Ramblings of an aging IT geek
← Ramblings of an aging IT geek
debugging

the job that fired twice because two boxes thought they were in charge

A nightly reconciliation job started double-processing after we added a second host for redundancy, and the fix was a distributed lock rather than cleverer scheduling.

A terminal scrolling log output

The symptom arrived as a quiet accounting discrepancy: a nightly reconciliation job, the one that matches yesterday's payments against yesterday's orders, occasionally posted its adjustments twice. Not every night. Most nights it was fine. But once or twice a week, a customer's ledger would show the same correction applied two times over, and someone in finance would have to unpick it by hand.

I'd seen the single-box version of this bug before, where a duplicate crontab entry fires the same line twice on one host. This wasn't that. I checked. One crontab, one entry, owned by config management, no stray user crontab lurking in the spool directory. The schedule was clean. And yet, twice.

the change that caused it

The clue was that this job had run flawlessly for a year and only started misbehaving in January. So I asked the obvious question: what changed in January? The answer was that we'd added a second host to the batch tier. The old single batch box had become a single point of failure that woke people at night, so we'd built a second one and put both behind the same configuration.

Both hosts got the same crontab. Of course they did, that's the whole point of config management: every box in a role looks identical. Which meant both hosts ran the reconciliation job at 02:30. Two boxes, same job, same data, no coordination. Most nights one would happen to finish its first big transaction a few seconds ahead, take a row lock, and the second would block, time out, and log a failure that nobody read. That was the "fine" case, where the doubling was masked by the database getting in its own way. When the timing was slightly different, both ran cleanly to completion against the same input, and you got two sets of adjustments.

A side-by-side diff of two log files

The logs, once I put the hostname in them, were damning:

2017-01-11 02:30:00 host=batch01 pid=9012 reconcile start date=2017-01-10
2017-01-11 02:30:00 host=batch02 pid=8841 reconcile start date=2017-01-10
2017-01-11 02:34:18 host=batch02 pid=8841 reconcile done adjustments=147
2017-01-11 02:34:55 host=batch01 pid=9012 reconcile done adjustments=147

Two hosts, same minute, same 147 adjustments, both convinced they were the only one doing the work.

the wrong fixes I considered first

My first instinct was to designate one host as the "batch leader" and only run the cron there. But that just reintroduces the single point of failure we'd spent effort removing: if the leader is down at 02:30, nothing runs, and a skipped reconciliation is its own kind of incident. Pinning the job to one named host is config that rots the moment someone rebuilds it.

My second instinct was to make the job idempotent, so running it twice produces the same result as running it once. That's genuinely the right long-term goal, and it's where the real adjustment table eventually went. But retrofitting idempotency onto a job that posts financial adjustments is a careful, weeks-long piece of work, and I had a bug bleeding into the ledgers right now.

the fix: let them race, but only let one win

What I wanted was for both hosts to try to run, so that either could cover for the other, but for only one of them to actually do it on any given night.

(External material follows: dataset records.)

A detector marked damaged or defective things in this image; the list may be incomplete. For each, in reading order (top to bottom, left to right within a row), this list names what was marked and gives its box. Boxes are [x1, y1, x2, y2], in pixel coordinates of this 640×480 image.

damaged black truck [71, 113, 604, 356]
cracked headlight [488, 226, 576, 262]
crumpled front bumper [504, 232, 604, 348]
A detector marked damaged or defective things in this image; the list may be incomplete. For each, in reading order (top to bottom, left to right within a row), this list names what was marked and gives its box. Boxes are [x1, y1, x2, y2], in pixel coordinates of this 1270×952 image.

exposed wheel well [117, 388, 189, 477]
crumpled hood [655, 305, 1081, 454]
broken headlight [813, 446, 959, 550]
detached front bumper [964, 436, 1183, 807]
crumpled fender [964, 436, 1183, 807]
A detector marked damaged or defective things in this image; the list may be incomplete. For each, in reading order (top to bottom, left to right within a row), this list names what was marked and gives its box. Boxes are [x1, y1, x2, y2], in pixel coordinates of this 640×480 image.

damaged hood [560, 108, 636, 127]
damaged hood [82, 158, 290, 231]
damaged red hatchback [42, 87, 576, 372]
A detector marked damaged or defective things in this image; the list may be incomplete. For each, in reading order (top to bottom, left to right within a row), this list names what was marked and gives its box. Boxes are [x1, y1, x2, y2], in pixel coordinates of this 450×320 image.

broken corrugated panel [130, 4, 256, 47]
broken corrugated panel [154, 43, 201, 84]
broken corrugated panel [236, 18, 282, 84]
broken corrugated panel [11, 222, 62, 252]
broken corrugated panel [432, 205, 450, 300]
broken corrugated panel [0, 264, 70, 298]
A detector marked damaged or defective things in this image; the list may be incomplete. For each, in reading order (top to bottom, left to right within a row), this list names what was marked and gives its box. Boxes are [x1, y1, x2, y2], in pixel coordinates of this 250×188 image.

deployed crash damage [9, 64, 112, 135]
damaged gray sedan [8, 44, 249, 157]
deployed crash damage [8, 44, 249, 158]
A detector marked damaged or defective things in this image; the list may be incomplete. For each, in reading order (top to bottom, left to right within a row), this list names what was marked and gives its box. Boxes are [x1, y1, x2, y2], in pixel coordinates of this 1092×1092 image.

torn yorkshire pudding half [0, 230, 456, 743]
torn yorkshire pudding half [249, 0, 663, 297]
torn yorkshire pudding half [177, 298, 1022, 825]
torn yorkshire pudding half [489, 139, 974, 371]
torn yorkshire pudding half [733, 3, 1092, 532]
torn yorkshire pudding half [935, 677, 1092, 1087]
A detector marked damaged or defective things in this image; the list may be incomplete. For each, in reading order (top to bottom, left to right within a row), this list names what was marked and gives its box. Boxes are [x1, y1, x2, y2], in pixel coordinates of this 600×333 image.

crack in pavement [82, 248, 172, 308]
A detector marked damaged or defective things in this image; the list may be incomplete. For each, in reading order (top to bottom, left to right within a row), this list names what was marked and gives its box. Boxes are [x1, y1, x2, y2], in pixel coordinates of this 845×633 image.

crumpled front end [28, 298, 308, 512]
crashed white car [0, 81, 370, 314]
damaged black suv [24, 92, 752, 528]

That's a distributed lock, and we already had something that does distributed locks extremely well sitting in the stack: the database itself.

Postgres advisory locks are perfect for this. They're cheap, they're tied to a session so they release automatically if the process dies, and pg_try_advisory_lock returns immediately rather than blocking. The job now starts by trying to grab a named lock. If it gets it, it runs. If it doesn't, the other host already has it, so this host logs that fact and exits cleanly.

-- 1 if we got the lock, false if someone else holds it
SELECT pg_try_advisory_lock(hashtext('reconcile-daily'));
30 2 * * * batch /opt/batch/run-with-lock.sh reconcile-daily /opt/batch/reconcile.py

The wrapper opens a session, tries the advisory lock, and only execs the real job if it won. Both hosts fire at 02:30, both race for the lock, exactly one wins, and the loser exits with a log line saying so. If the winning host dies mid-job, its session drops, the lock releases, and the other host could pick it up on a retry. We got the redundancy we built the second box for, without the double-posting we accidentally bought along with it.

The deeper lesson is one I keep relearning: when you make a system redundant, you have to ask which of its actions are safe to do twice. Serving a read is. Posting a financial adjustment is emphatically not. Adding a second host didn't introduce a bug so much as expose an assumption I'd baked in years earlier, back when there was only ever one box and "only run once" was true for free. The moment that stopped being true, the assumption became a leak, and it leaked straight into the accounts.